**Given exercise:** Please copy the post on picking Maryland crabs, starting at "Since I moved" and ending at "preferred hot dogs.", and substitute "hamburgers" for "hot dogs".

**Extracted text:**
▼

Since I moved to Maryland in 2004 I have not eaten a whole crab. I’ve eaten plenty of crab cakes, more crab dip than I’d like to admit, a few crab pretzels, and a fair amount of crab laden sushi. But no whole crabs. In fact, the only time I’ve ever had a whole crab was at my stepgrandfather’s house in high school. We were there for Pop-Pop’s birthday, and in tribute to his Baltimore roots we ate crabs. Or, rather, my family ate crabs. I got as far as a lung (nobody told it was the lung!) and decided I preferred hot dogs.

 

 

Enter my friend Jamie. Jamie comes from a long line of proud Marylanders, people who spend as much time picking apart crabs as us Carolinians do picking apart pigs. They’ve refined the process to a science, an art, and Jamie was willing to teach it to us. I had this post scheduled for later this month, but last night Pop Pop passed away. Pop Pop, or Al Hlavin, Sr, was my stepmom Jan’sĀ father. He was a smart, kind, and much loved man. So, in honor of Pop-Pop and thanks to Jamie, I would like to present a step-by-step guide to picking crabs, the Maryland way.

 

 

Step 1: Start with a whole, steamed crab. Preferably one that has been steamed in copious amounts of Old Bay.

▲

**Raw records:**
▼

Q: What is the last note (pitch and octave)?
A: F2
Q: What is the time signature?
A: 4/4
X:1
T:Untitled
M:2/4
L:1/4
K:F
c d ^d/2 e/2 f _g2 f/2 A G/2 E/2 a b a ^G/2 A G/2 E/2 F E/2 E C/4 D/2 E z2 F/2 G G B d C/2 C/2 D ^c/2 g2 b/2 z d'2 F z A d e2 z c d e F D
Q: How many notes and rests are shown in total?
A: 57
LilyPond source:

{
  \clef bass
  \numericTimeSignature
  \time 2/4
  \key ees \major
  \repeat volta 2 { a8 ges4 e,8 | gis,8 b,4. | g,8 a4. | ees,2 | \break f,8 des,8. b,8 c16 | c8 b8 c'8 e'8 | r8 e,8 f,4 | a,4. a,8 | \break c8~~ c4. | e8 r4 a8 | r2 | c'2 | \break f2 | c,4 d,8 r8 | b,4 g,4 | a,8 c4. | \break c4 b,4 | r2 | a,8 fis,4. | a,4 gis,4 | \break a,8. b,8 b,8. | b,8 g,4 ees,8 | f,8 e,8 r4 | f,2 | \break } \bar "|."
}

▲

**Complete output:**
Since I moved to Maryland in 2004 I have not eaten a whole crab. I’ve eaten plenty of crab cakes, more crab dip than I’d like to admit, a few crab pretzels, and a fair amount of crab laden sushi. But no whole crabs. In fact, the only time I’ve ever had a whole crab was at my stepgrandfather’s house in high school. We were there for Pop-Pop’s birthday, and in tribute to his Baltimore roots we ate crabs. Or, rather, my family ate crabs. I got as far as a lung (nobody told it was the lung!) and decided I preferred hamburgers.